The News
Sunday 22 of December 2024

Dutch Anti-Terrorism Police Arrest Suspect at France's Request


Police guard a check point during a police raid in the suburb of Schaerbeek in Brussels, Friday,Photo: AP/Alastair Grant
Police guard a check point during a police raid in the suburb of Schaerbeek in Brussels, Friday,Photo: AP/Alastair Grant
A specialized police squad caries out arrest and the intelligence agency AIVD and prosecutors also take part in the operation

AMSTERDAM – Dutch anti-terrorism police on Sunday arrested a 32-year-old man in Rotterdam on suspicion of preparing an attack on France and also detained three other people, national prosecutors said.

“French authorities on Friday requested the arrest of the French citizen, who had been identified in a terrorism investigation,” prosecutors said in a statement. He was suspected of “involvement in preparing a terrorist attack”.

The arrests were carried out by a specialized anti-terrorism police squad, and the Dutch intelligence agency AIVD and prosecutors also took part in the operation, prosecutors said.

Two of the others detained were described as aged 43 and 47 and “having an Algerian background,” while the third had not yet been identified.

Police were searching two addresses in western Rotterdam associated with the suspect, and people living in nearby buildings had been evacuated as a precautionary measure, the prosecutors said.

The suspect will be extradited to France as quickly as possible, they said.

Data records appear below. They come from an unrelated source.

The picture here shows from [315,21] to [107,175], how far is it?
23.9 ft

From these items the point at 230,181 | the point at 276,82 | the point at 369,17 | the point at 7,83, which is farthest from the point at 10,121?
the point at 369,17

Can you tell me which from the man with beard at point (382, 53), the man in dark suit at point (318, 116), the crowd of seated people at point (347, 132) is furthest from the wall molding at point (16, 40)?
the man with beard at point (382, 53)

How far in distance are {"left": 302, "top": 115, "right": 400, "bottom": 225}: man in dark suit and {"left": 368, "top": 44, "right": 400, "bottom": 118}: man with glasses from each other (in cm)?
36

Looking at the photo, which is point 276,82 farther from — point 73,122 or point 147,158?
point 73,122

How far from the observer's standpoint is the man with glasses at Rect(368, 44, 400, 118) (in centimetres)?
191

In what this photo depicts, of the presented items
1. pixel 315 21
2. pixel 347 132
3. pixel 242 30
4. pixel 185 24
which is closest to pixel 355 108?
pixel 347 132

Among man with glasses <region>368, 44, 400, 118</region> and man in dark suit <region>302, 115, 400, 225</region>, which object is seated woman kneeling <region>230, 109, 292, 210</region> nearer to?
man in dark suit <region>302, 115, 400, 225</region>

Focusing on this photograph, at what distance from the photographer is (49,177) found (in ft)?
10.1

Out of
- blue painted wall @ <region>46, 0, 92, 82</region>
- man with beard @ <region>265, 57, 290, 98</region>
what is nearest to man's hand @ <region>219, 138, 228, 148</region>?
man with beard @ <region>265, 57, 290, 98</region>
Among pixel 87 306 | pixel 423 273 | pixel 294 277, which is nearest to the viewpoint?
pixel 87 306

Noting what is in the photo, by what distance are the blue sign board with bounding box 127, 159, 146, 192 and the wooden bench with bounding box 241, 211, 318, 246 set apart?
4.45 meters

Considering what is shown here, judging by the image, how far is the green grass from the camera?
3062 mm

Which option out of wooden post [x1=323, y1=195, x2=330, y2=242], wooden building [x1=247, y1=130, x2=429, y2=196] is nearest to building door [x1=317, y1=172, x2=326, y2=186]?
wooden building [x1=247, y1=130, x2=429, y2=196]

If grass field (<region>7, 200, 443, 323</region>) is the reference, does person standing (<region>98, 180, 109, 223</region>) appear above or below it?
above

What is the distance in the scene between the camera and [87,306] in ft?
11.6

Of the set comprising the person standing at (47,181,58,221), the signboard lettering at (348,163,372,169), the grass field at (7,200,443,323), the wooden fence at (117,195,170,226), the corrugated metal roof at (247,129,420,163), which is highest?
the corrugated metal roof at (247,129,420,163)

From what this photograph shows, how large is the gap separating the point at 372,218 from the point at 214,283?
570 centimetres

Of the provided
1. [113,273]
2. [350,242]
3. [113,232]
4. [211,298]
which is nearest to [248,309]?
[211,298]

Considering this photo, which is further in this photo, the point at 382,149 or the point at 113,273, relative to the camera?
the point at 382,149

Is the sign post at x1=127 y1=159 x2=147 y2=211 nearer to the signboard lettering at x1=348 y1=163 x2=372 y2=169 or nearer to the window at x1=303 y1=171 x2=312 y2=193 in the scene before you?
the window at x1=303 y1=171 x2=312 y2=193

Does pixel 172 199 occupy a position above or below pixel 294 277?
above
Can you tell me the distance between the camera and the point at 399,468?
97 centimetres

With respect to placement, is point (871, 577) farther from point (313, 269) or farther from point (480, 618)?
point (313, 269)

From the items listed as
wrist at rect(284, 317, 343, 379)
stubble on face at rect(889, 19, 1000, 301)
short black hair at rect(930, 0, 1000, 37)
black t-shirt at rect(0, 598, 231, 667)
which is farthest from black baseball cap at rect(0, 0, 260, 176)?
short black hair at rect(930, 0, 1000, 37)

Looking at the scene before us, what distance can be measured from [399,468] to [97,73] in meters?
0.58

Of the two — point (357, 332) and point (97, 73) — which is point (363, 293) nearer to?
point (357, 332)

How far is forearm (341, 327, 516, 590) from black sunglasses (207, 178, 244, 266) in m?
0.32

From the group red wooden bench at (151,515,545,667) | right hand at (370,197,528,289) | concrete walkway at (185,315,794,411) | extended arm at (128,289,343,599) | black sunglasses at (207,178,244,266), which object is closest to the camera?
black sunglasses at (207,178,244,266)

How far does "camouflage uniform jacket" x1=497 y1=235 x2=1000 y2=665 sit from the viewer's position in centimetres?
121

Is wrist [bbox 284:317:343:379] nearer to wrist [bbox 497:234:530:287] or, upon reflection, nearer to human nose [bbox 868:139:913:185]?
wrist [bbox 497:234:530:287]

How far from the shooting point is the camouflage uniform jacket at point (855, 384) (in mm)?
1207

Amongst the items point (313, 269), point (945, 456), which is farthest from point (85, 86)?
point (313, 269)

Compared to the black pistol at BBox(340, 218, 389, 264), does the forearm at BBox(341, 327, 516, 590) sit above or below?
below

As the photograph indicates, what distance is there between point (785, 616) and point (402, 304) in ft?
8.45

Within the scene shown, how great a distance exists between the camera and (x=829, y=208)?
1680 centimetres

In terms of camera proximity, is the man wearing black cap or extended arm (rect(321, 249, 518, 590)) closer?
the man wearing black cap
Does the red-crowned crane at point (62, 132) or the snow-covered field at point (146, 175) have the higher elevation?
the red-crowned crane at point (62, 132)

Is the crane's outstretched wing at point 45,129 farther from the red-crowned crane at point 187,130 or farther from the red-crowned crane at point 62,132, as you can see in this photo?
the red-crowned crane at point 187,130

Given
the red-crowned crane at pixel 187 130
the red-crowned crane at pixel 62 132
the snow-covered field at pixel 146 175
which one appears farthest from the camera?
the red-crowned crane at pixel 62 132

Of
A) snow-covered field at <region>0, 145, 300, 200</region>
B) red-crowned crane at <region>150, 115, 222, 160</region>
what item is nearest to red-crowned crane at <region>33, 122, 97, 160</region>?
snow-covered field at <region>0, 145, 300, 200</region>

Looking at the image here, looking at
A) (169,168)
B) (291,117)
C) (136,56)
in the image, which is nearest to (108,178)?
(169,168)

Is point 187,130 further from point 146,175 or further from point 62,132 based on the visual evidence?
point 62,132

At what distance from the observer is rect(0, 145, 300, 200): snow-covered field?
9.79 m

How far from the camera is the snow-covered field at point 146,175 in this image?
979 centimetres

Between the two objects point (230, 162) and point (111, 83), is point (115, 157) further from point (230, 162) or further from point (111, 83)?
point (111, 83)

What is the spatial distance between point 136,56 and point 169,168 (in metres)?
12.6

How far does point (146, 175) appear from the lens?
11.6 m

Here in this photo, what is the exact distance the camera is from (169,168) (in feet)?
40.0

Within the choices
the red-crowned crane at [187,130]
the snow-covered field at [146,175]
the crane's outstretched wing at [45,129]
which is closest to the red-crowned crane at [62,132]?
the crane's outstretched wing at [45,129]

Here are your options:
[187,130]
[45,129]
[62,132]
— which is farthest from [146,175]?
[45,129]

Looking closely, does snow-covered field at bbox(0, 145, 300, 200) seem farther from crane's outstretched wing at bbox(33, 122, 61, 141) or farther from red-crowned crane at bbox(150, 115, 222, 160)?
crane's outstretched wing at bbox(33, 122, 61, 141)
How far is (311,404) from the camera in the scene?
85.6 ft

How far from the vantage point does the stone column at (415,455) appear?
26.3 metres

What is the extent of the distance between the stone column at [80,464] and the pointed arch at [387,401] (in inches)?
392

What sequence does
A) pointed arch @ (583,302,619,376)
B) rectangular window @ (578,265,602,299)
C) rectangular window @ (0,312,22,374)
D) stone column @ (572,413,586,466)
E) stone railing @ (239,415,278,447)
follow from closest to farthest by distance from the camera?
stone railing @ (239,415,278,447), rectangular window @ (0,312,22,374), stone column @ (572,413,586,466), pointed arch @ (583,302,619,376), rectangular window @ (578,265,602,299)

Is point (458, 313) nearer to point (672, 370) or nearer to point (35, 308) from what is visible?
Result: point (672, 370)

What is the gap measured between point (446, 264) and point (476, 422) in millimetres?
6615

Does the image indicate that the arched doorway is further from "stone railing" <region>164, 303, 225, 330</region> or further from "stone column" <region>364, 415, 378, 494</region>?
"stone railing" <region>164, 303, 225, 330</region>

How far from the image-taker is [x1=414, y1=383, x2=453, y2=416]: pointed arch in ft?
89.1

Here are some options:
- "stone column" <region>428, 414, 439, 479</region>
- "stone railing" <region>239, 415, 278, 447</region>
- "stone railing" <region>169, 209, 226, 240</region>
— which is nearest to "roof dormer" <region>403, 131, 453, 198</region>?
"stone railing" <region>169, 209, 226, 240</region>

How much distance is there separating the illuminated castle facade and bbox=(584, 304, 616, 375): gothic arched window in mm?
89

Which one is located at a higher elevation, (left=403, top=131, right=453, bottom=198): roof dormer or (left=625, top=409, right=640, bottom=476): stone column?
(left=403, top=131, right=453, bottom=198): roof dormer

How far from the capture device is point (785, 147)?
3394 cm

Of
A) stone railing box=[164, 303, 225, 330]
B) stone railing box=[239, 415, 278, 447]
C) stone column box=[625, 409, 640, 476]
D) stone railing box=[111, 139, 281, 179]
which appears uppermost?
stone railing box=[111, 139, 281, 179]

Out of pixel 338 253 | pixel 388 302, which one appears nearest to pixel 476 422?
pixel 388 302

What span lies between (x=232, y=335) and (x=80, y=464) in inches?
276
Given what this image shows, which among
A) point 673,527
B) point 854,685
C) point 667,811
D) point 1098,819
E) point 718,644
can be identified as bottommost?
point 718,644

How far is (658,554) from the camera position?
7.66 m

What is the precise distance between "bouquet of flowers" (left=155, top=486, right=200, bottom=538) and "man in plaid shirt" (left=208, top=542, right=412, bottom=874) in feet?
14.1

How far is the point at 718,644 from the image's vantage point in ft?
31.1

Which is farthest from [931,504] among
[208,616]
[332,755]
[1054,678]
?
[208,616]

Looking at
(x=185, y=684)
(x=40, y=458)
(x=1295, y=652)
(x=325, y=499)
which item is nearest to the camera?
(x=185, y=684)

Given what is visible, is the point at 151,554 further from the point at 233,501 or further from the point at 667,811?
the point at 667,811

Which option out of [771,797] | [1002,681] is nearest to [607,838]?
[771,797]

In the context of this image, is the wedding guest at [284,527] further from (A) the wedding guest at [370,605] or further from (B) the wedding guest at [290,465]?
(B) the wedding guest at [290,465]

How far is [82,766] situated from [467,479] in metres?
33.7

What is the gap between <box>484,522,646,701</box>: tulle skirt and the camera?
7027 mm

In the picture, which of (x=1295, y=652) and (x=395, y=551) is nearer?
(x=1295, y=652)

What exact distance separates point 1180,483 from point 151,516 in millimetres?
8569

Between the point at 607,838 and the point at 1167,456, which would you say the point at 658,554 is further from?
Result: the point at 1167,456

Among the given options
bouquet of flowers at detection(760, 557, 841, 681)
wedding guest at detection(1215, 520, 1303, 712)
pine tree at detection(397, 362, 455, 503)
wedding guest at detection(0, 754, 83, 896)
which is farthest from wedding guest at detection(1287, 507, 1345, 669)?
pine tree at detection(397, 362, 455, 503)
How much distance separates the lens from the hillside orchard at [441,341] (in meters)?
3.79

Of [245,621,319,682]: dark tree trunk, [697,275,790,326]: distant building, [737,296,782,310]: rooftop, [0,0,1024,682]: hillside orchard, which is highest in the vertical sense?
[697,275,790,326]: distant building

Riot police attend a memorial site during a protest by right wing demonstrators at the Place de la Bourse in Brussels, Sunday, March 27, 2016. In a sign of the tensions in the Belgian capital and the way security services are stretched across the country, Belgium's interior minister appealed to residents not to march Sunday in Brussels in solidarity with the victims. (AP Photo/Valentin Bianchi)
Riot police attend a memorial site during a protest by right wing demonstrators at the Place de la Bourse in Brussels, Sunday. Photo: AP/Valentin Bianchi

The arrests came with Europe on heightened alert after Tuesday’s suicide bomb attacks at Brussels Airport and on a rush-hour metro train that killed 31 people, including three attackers, and injured hundreds more. Islamic State has claimed responsibility.

Late on Sunday, French Interior Minister Bernard Cazeneuve congratulated intelligence services’ work and the cooperation among European countries that he said helped thwart a potential attack in France.

Cazeneuve said their work helped result in a first arrest outside of Paris on Thursday, then another in Brussels on Saturday and a third in the Netherlands.

“Intelligence services work relentlessly to protect our territory in a context of high threat,” Cazeneuve said in a statement.